簡単にいえば、「この地域では、最低でも、この金額の時給を支払いなさい」と国が企業に強制しているのです。

2,014年度の全国平均では780円で、前年から16円のアップとなります。

この最低賃金は10月1日から適用されます。

今年の大きなトピックとしては、「すべての都道府県で、生活保護との逆転現象が解消された」こととされています。

これは何かというと、「働いている人の最低賃金が、生活保護を受けている人がもらう金額より低い」という理不尽な現象のことです。

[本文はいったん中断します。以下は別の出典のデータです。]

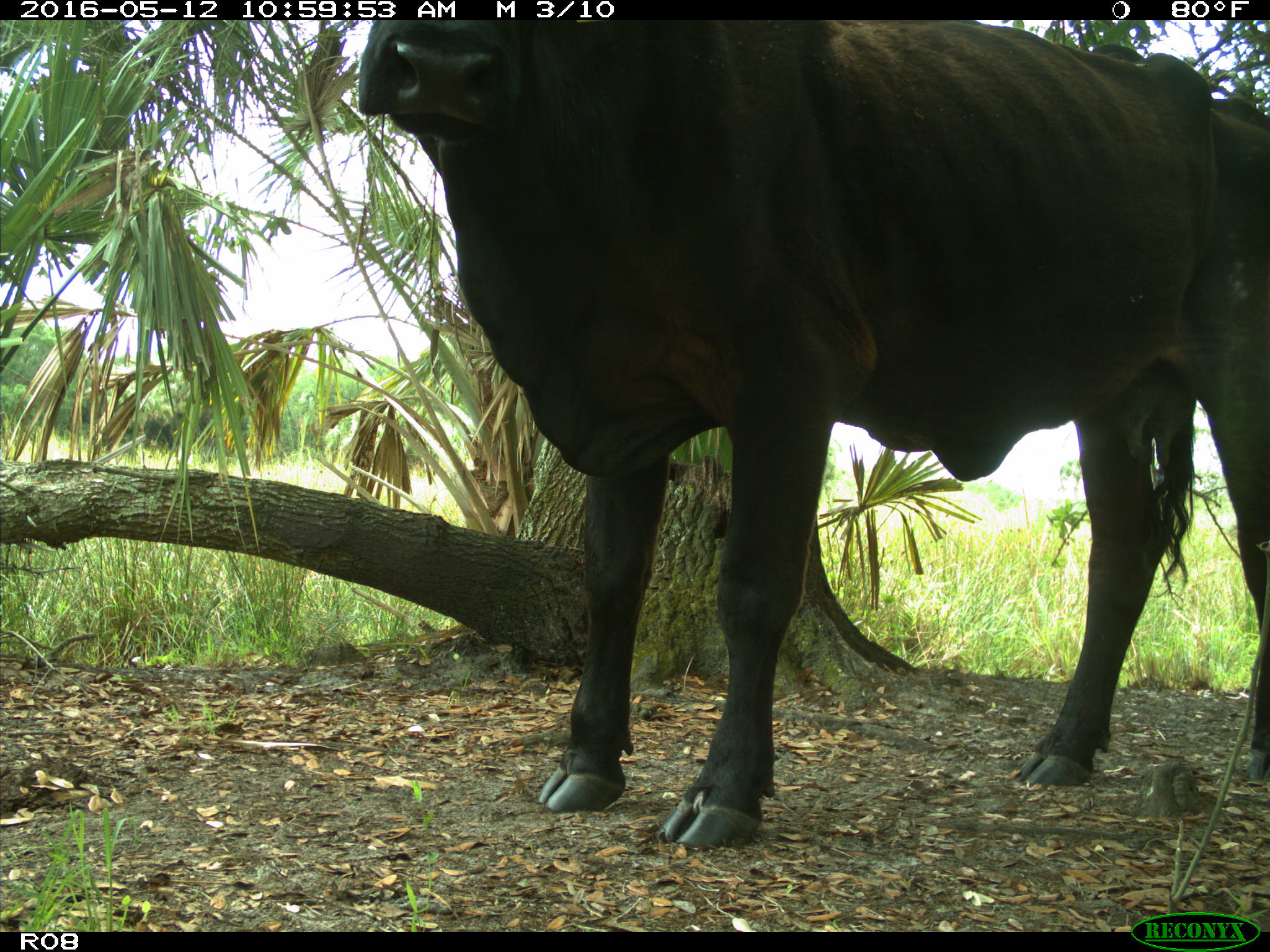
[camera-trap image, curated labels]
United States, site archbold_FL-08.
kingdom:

2,013年度は、この逆転現象を起こしている都道府県が5つもありましたが、今年は全ての都道府県で「働いている人の最低時給」の方が上回る結果となります。

しかし、だからといって生活保護を受けている人が「それなら働こう」という状況にはならないのが難しいところです。

なぜかというと、働いている人は、もらった給与から所得税、住民税、健康保険料、厚生年金保険料、介護保険料、雇用保険料と、あらゆる控除を受けるからです。

一方、生活保護を受けている人は、こうした控除は存在しません。

仕事をしている人が可処分所得で生活保護受給者を上回るためには、今の最低賃金の1.3倍~1.5倍は必要です。

言うまでもありませんが、最低賃金はそんなに高くありません。

自由に使える、いわば可処分所得でいえば逆転現象は全くおさまっていないのが現実なのです。

以前、「働くよりも生活保護を受けている方が経済的に余裕があるとは何事だ」という強い批判があったため、今回はやたらと「逆転現象の解消」が強調されています。

しかし、実質的にはまだまだ逆転現象は存在します。

表面上の、批判回避のアピールに騙されてはいけません。